Flowers is Liu's third cooperation with Zhang, who was also director of the 2008 Beijing Olympics' opening ceremony. The two have developed an understanding of each other, Liu says.

Zhang didn't come to Liu for the surrealistic Hero, the slapstick A Simple Noodle Story, or the romance flick Under the Hawthorn Tree.

He knows Liu is best at realistic subjects.

Before Liu wrote his first script in 1988, he had built his name as a novelist with Dogshit Food, a short story about a farmer's wife, who is obsessed with grain.

For years, he has depicted the bright and dark sides of ordinary Chinese people - farmers, oilfield workers, soldiers and the residents in Beijing's traditional alleys.

"Zhang knows exactly who is the best person for each of his scripts," Liu says.

Liu believes Zhang has established his unique visual style through outstanding talent.

"His works boast the beauty of exaggeration, which thrills as many as it disturbs," he says.

"He started as a cinematographer, and his techniques, especially his instinct for exaggeration, are impressive.

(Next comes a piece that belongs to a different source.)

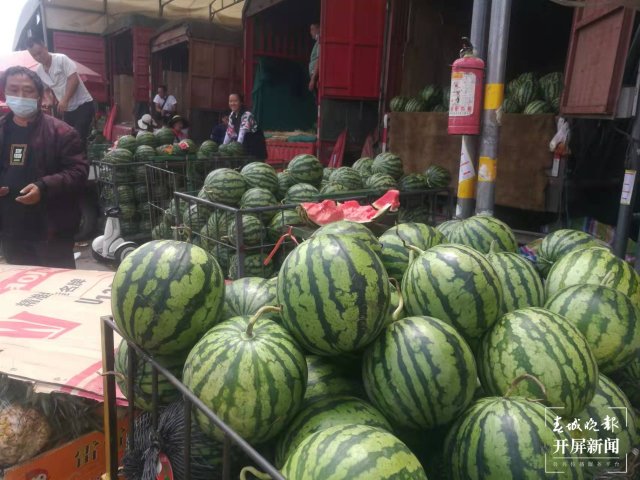 市民直呼：當個“吃瓜群眾”，真的好難 (4).jpg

You may like his style or not, but he has extraordinary willpower and spares no effort to achieve every goal."

Liu says he couldn't help but shed tears when he watched Flowers in the theater.

"If I have luckily walked a tightrope to complete the screenplay, Zhang has managed to walk dozens of them to finish the film," he says.

"The efforts of a crew of 600 people amplify the beauty of my work and conceal its flaws."

While most audiences don't notice who writes the script, they tend to remember the director's name. This is a fact scriptwriters must accept, Liu says.

"In filmmaking, the director is a fixed star," he says.

"Others are planets or even shooting stars. I feel good however dimly the spotlight is shed on me."

He recalls that nobody recognized him when he sat among the journalists at a seminar about Black Snow, a film he wrote that won the Silver Bear at the Berlin International Film Festival in 1990.

"I didn't feel uncomfortable," he says.

"Films are scripts' gravestones. A story dies when it has been adapted to the big screen. Nobody will care about the script, except for scholars who study screenplays."

That's why Liu loves theater.Ghost scriptwriter

In 2009, he wrote Wotou Compound, a play for the Beijing People's Art Theater that became an instant classic. It depicts ordinary Beijingers' joys and sorrows in a typical community before the city's 1949 liberation.

In 2008, he worked with two other famous scriptwriters - Zou Jingzhi and Wan Fang - to build a troupe that has produced five plays.

"A play is reborn every time it's staged by a new cast and crew," Liu says.

"Every performance adds value."

The writer also hopes to direct a film. He has signed on with the Beijing-based production company Galloping Horse.

Being a director has been his dream since he was 40, but he had been too anxious to go for it.

"What if the film is lame?" he says.

"I've wasted more than 10 years worrying about this stupid question. Now, I'm doing it. Maybe Zhang Yimou can work as my assistant director."